◆ **ASSIGNMENT**
Your job is to retype all of the data word for word, leaving every image out.

.....

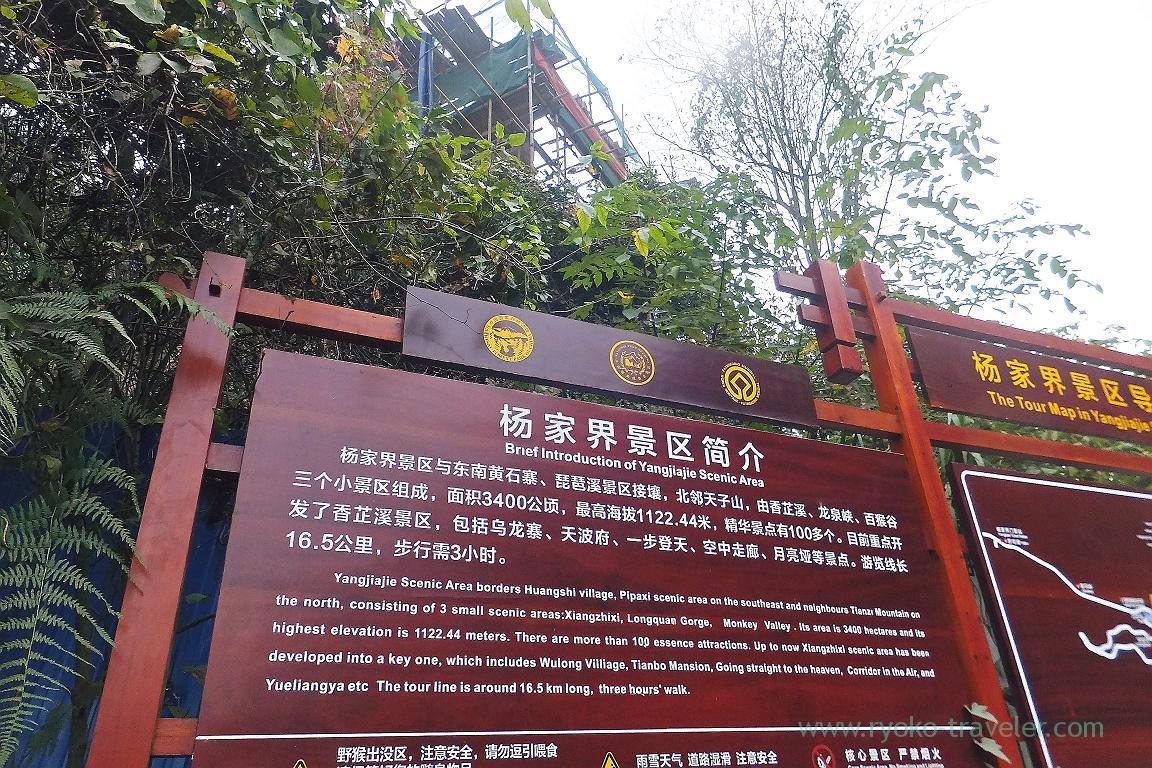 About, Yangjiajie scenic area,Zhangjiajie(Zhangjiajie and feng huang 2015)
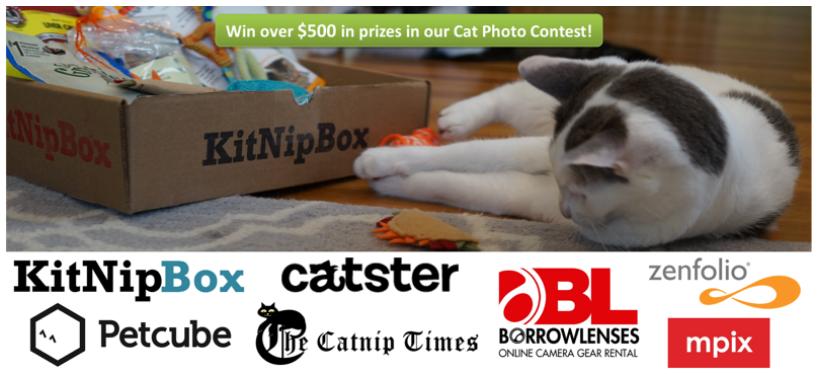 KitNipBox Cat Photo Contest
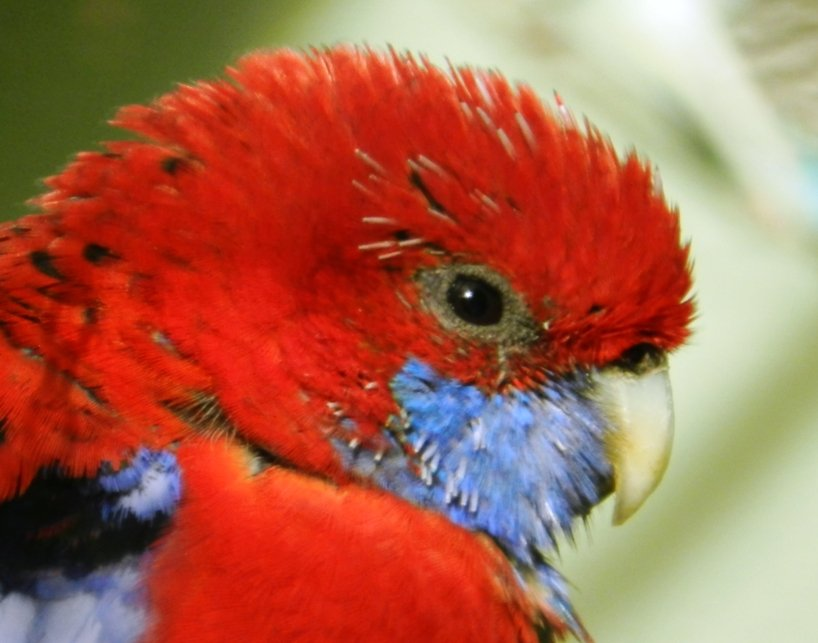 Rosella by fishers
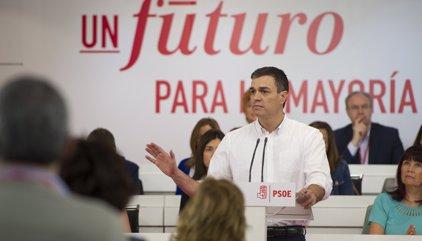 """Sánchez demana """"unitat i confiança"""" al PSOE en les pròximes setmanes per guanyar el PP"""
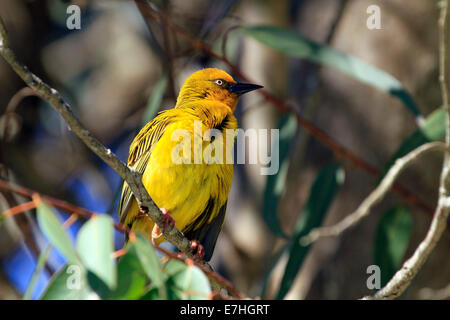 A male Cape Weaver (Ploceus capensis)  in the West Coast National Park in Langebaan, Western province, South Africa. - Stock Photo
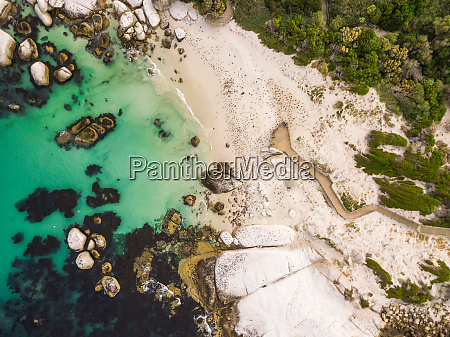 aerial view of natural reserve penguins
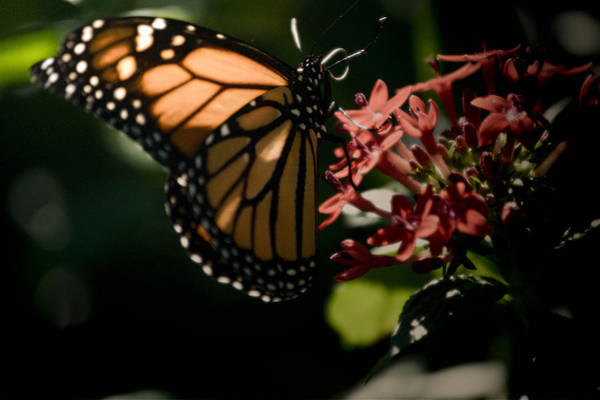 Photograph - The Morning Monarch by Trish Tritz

.....

◆ **EXERCISE OUTPUT**
 About, Yangjiajie scenic area,Zhangjiajie(Zhangjiajie and feng huang 2015)
 KitNipBox Cat Photo Contest
 Rosella by fishers
 """Sánchez demana """"unitat i confiança"""" al PSOE en les pròximes setmanes per guanyar el PP"""
 A male Cape Weaver (Ploceus capensis)  in the West Coast National Park in Langebaan, Western province, South Africa. - Stock Photo
 aerial view of natural reserve penguins
 Photograph - The Morning Monarch by Trish Tritz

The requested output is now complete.